Another kind of bad example of language politics, still at the beginning of human life, would be adding an adjective with a very positive connotation to a noun with a bad or dubious connotation in the attempt that the good connotation outweighs the bad and that the ﬁnal expression can be perceived as good and therefore accepted. One of the most positive adjectives would be “therapeutic” which can be added, for example, to “abortion,” therapeutic abortion, or to “cloning,” therapeutic cloning. In these cases, even for those who are against or have doubts about the morality of abortion or of cloning, if these practices are considered therapeutic, they tend to accept them or, at least, not to oppose them. A therapeutic abortion would consist of the deliberate act to end a pregnancy to save the mother’s life or to preserve her health. The range of applications of a therapeutic abortion, however, rapidly expanded to also include the abortion of embryos affected by major abnormalities. In this case it is reasonable to ask who is being treated, who is beneﬁting from what is presented as a therapy? Again, it seems that the adjective “therapeutic” is incorrectly but intentionally used to ease the acceptance of abortion in the case of embryo abnormalities.

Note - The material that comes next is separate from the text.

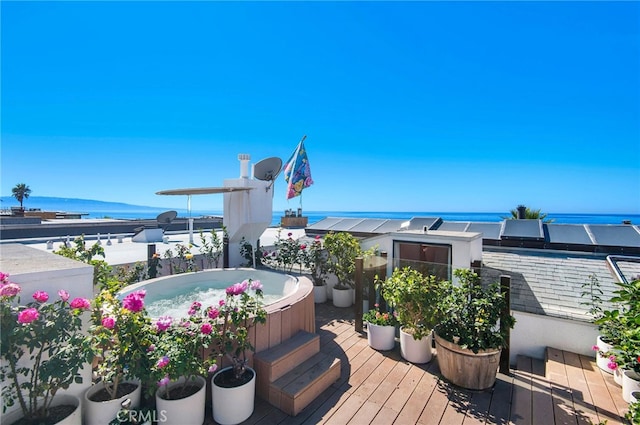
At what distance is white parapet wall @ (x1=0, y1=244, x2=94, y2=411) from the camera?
2.12 m

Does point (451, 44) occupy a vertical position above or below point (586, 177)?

The same very broad deﬁnition of therapeutic also applies to cloning. Therapeutic cloning refers to a cloning technique (and there are quite a few), most frequently to the harvesting of embryonic stem cells to grow tissues and other biological products with therapeutic value. Indeed, the expression “therapeutic cloning” is introduced to oppose to “reproductive cloning” which is consensually rejected. Instead of banning cloning all together, this distinction between “therapeutic cloning” and a “reproductive cloning” would allow concentrating all the negative arguments on this last one and saving the possibility to pursue the ﬁrst one. This reasoning could be convincing were it not the case that, scientiﬁcally, both the therapeutic and reproductive cloning can use the same cloning techniques and the difference between both is, indeed, only the aim or purpose of the procedure: the reproductive cloning is aiming at the creation of a new being identical to the one from whom the original cell was harvested; the therapeutic cloning is aiming to pursue scientiﬁc research in order to discover a therapeutic value for cloning which is not yet established. Objectively it would be more accurate to refer to cloning for reproductive purposes and cloning for research purposes.

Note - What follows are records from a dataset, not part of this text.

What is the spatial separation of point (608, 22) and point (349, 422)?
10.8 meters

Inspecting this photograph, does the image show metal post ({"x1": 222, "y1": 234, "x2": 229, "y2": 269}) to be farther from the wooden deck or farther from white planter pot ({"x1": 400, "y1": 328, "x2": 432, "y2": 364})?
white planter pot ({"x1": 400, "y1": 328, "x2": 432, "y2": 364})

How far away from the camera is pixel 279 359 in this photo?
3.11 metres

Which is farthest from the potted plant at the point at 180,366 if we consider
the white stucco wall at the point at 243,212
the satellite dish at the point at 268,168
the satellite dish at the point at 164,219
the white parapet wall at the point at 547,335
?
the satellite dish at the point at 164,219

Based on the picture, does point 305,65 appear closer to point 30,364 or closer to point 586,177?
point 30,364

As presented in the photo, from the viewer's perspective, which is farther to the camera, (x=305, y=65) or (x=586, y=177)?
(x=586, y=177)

This succession of examples could easily go on. Nevertheless, the point has been made about the importance of language politics within an academic and scientiﬁc ﬁeld at the theoretical and practical levels, and speciﬁcally in what concerns bioethics, and also about the power of language to shape the perception of reality and inﬂuence situation-speciﬁc decision making.
Language is never axiological neutral; concept deﬁnition is never totally innocent; new words and new expressions are never introduced without a connotation. Therefore, the dominion of language is always an important and sometimes a decisive tool that should be used with precision and never manipulated. Precision in language demands scientiﬁc and mainly philosophical accuracy, and the rejection of all kinds of language handling for speciﬁc agendas has to be done through the promotion of scientiﬁc integrity and moral responsibility.

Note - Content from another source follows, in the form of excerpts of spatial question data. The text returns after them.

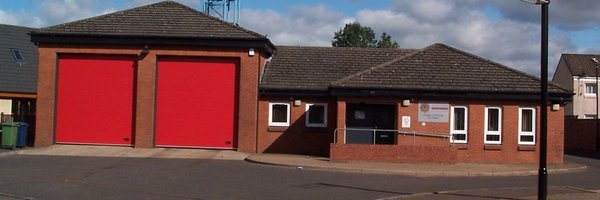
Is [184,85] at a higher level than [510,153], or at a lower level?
higher

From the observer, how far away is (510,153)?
25.8 metres

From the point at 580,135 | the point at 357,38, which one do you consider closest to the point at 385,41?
the point at 357,38

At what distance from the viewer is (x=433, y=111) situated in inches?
1009

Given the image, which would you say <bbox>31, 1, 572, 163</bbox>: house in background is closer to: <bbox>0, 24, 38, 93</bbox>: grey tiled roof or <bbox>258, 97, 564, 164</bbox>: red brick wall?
<bbox>258, 97, 564, 164</bbox>: red brick wall

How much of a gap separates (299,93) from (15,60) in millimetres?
21723

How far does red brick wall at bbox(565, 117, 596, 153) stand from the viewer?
39.6 meters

Bioethics cannot neglect the theoretical and practical value of language for its work. Bioethics needs to invest seriously in language accurateness if it wants to be recognized as a credible scientifically valid academic ﬁeld. And accuracy in language requires the most objective deﬁnition of concepts, according to the state of the art of the scientiﬁc ﬁeld involved, accompanied by logical rigorous philosophical reasoning. This is the ground for good bioethical reﬂection and practice.